Naiyer Rizvi, MD: I think everyone would agree that we do want to have the molecular results before we start therapies, particularly for adenocarcinoma. I don't think we can rely on smoking history. So in general, everyone should have the more common mutations and fusions before starting therapies. But material can be an issue.

Josh, you can talk about tumor versus plasma. When do you send plasma? Do you do it in parallel? I know you guys published something around the Guardant360 assay. What's your approach?

Joshua Bauml, MD: Yes. My colleague, Charu Aggarwal, MD, MPH, just published a really good paper working with Erica Carpenter, MBA, PhD, who heads our circulating tumor materials lab at the University of Pennsylvania looking at the concordance between the Guardant360 plasma assay as well as tissue testing in patients with non—small cell lung cancer, going beyond EGFR and showing that there's a high concordance, that this can highly predict responses, and that we can identify alterations that would be missed on tissue.

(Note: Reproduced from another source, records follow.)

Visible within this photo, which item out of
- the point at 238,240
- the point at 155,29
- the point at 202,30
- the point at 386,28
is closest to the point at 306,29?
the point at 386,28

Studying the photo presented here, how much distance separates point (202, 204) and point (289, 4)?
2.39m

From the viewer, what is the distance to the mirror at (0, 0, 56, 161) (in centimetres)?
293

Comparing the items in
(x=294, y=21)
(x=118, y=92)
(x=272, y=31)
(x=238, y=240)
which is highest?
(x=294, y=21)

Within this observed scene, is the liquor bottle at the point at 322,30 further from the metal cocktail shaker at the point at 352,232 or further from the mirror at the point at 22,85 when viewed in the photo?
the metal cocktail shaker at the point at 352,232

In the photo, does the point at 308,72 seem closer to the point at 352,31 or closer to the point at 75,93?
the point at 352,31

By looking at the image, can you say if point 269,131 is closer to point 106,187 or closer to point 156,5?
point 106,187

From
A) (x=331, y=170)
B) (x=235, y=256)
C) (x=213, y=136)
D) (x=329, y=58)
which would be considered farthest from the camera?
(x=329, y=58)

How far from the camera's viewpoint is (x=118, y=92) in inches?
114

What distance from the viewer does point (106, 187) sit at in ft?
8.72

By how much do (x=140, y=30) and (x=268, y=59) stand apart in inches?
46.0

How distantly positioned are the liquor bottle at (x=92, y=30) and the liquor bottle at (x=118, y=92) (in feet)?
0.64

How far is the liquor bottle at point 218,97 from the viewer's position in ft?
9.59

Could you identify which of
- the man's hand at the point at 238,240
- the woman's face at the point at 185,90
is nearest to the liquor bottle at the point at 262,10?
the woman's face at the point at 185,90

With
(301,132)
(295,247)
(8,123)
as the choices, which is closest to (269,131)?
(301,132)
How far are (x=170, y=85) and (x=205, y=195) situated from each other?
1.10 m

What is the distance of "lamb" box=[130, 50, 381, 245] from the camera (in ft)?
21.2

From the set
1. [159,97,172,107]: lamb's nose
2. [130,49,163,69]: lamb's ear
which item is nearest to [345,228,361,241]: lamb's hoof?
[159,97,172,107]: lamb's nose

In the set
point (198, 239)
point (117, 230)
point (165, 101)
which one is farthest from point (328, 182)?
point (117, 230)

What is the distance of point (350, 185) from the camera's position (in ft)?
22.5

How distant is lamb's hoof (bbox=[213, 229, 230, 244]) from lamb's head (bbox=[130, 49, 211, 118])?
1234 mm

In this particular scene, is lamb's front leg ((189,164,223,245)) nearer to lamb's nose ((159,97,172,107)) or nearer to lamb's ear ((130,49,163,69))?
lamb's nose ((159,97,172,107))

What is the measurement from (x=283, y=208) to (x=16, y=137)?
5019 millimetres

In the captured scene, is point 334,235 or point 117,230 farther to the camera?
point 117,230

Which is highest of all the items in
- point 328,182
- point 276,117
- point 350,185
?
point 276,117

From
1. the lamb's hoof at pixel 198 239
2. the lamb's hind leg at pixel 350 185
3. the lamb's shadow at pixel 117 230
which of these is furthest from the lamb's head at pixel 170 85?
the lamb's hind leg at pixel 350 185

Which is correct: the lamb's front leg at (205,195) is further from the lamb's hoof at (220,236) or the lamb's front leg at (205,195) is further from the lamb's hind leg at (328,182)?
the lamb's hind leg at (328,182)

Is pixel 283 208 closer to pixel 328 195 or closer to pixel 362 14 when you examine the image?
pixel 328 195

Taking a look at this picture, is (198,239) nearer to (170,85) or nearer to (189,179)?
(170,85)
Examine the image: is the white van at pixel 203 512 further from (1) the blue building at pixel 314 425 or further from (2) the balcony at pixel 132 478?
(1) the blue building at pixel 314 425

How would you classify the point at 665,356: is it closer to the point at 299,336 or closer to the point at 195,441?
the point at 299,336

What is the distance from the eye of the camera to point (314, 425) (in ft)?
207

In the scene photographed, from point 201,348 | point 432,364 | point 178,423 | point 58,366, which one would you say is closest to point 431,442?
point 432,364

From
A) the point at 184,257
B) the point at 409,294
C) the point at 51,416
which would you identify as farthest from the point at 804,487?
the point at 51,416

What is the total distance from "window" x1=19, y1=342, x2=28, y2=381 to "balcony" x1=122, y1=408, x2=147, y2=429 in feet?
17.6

I have a very low threshold to send a plasma assay when I see a patient for a new diagnosis. If I get a second opinion, the tissue is somewhere at another institution, I don't know when it's coming here. I don't know what it looks like. I don't know how big the block is. I will send a plasma. If I have a patient where they've done a biopsy and I don't know, there's something on the pathology report that makes me a little nervous, I will send a plasma. The other advantage of sending a plasma is it comes back in a week generally, whereas our tissue-based assay takes 2 to 3 weeks, sometimes longer, if things are rough. Getting that result quickly can make a big difference to the patient. What you were saying before, Naiyer, about waiting for the results, I really want to echo and emphasize. I think it's so important, particularly with immunotherapy, because if we start immunotherapy in a patient who is going to need targeted therapy, we may be burning a bridge for their future therapy. I think it's absolutely essential we get that data. It's important to remember that plasma is not 100% sensitive, so a negative plasma result is not terribly illuminating, but if you have a positive result you can act on it, and that’s very helpful for patients.

Jacob Sands, MD: Or if you look at the KRAS mutation, for example, then they're not really going to have a targeted option it seems. It's so important, and to add to that if I can, I've seen someone from the community who had long-term control on their prior lines of therapy. At their initial diagnosis, they had just a focused panel sent, and BRAF V600E was not part of that. So also looking back and recognizing what was particularly tested on that initial one and make sure you are capturing everything now. This patient did end up having BRAF V600E and has done well on targeted therapy at this point. So looking back at that.